Dataset section:
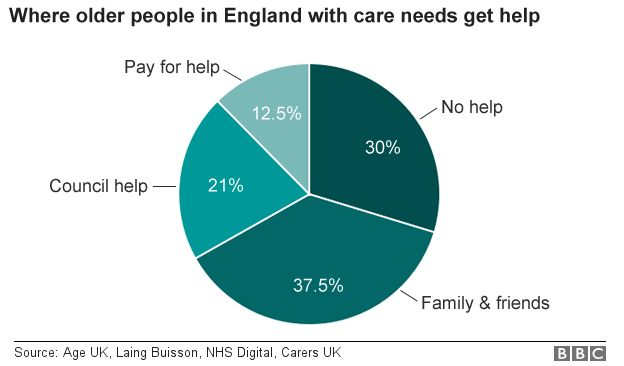 Chart showing where older people get care in England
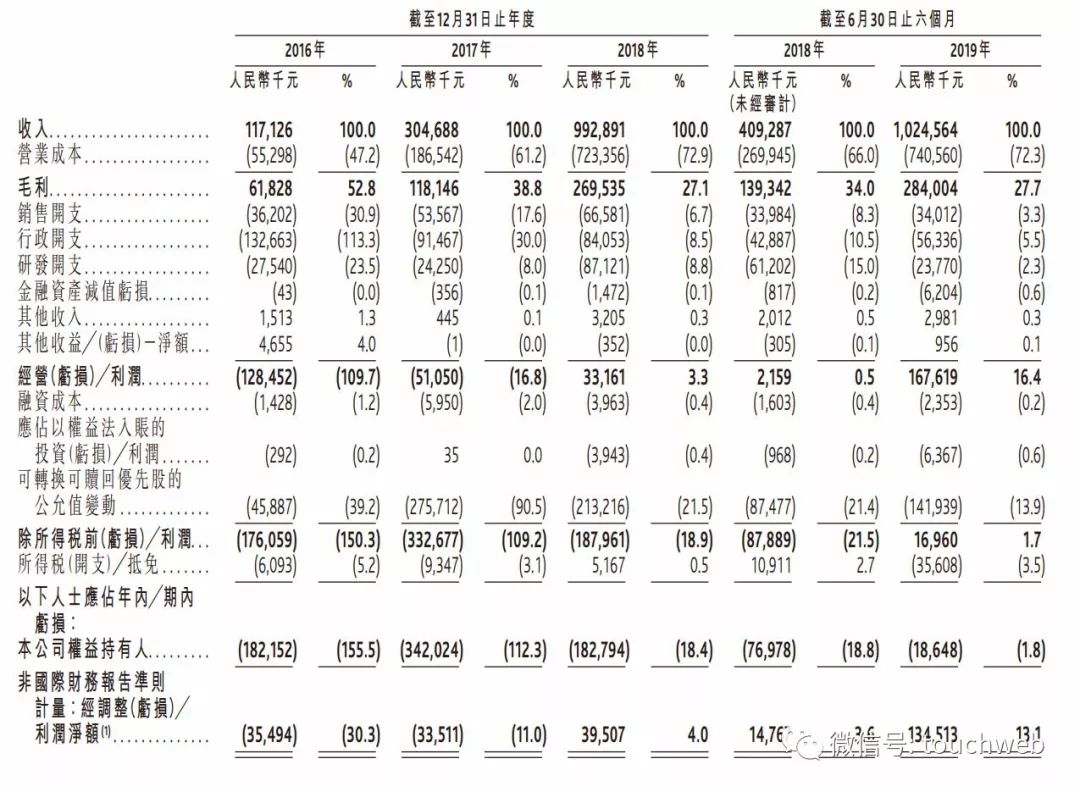 m88官方网站·跆拳道——中国公开赛:谭景文获男子74公斤级冠军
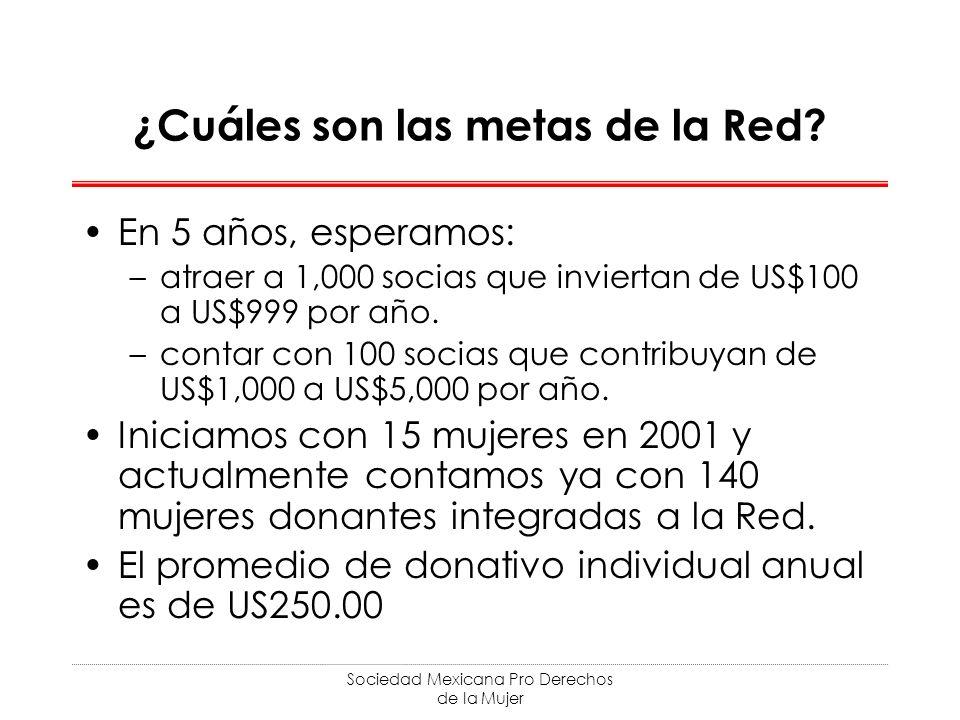 ¿Cuáles son las metas de la Red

Task brief: Return all of the lines above without alteration, minus the pictures.

Solution to this exercise:
 Chart showing where older people get care in England
 m88官方网站·跆拳道——中国公开赛:谭景文获男子74公斤级冠军
 ¿Cuáles son las metas de la Red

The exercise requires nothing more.